Fig. 4 shows a comparison of differing high- and low-side device optimization. Each test used the same synchronous buck converter, load, and circuit with the devices (two in parallel for the high-side and three in parallel for the low-side) switching at a constant 300kHz and 20V input with a 1.5V output.

From the four device selections shown, it's possible to compare the traditional approach of using the same 30V N-channel SO-8 FET as high- and low-side. The least-efficient result used device A, selected as the best-from-family for low RDS(on) and low Qg (FOM = 216). The data in green lines, and under light loading, gives only 86.8% efficiency at best.

The blue data line uses the Si4860DY, a Generation 2 device with 8mΩ and 13nC (FOM = 104) as high- and low-side switch. The result gives an 88% efficiency at light loads, yet falls under increased current.

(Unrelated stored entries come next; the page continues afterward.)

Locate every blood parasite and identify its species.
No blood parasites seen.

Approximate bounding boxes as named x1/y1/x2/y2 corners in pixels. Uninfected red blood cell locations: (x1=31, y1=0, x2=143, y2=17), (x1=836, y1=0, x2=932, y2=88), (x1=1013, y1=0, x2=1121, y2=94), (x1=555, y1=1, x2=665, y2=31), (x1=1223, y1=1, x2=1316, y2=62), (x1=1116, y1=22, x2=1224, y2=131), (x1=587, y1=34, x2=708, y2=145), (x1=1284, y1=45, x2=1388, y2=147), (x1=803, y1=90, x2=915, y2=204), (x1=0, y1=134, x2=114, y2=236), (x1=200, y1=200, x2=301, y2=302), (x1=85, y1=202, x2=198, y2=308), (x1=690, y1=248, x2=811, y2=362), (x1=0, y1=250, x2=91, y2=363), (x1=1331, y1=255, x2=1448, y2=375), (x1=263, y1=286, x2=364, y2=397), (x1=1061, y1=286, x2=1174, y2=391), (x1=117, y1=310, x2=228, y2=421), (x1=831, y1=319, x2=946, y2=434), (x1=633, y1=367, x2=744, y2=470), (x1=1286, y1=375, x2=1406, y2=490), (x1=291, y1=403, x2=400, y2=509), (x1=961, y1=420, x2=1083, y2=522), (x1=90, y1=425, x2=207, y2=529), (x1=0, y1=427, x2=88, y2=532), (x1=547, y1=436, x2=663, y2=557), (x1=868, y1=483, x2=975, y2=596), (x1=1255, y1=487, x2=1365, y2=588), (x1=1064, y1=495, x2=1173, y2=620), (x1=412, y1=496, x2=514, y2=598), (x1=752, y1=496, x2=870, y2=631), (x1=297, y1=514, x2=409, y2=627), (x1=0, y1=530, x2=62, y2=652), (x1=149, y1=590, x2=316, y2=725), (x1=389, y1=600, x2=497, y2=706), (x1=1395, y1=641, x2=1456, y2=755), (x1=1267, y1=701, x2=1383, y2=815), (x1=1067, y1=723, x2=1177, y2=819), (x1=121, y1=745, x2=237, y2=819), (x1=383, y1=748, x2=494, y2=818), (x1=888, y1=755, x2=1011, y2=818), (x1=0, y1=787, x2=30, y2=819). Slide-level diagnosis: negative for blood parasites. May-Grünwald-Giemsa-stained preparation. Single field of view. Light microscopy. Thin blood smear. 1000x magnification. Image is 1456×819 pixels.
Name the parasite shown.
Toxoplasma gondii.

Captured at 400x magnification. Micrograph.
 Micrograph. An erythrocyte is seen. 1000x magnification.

The orange data line uses devices on the high-side (both low RDS(on) and low Qg) and devices on the low-side with best-in-family RDS(on) and consequently higher Qg (FOM = 174). The efficiency is reasonable under light loads (87.5% maximum) but remains high as the load increases.

Finally, the red line uses Si4860DY devices in the high-side (low RDS(on) and low Qg) and Si4362DY in the low-side. The Si4362DY is the first of the Generation 3 technology N-channel products at 113M cells/in.2. This device is optimized for ultra-low on-resistance and normal levels of Qg (4.5mΩ and 42nC, FOM = 189). The effect of selecting such as a high- and low-side optimized pair is to achieve a maximum efficiency of 88.8% under light load, while still remaining >1% better than the nearest rival combination as the load increases.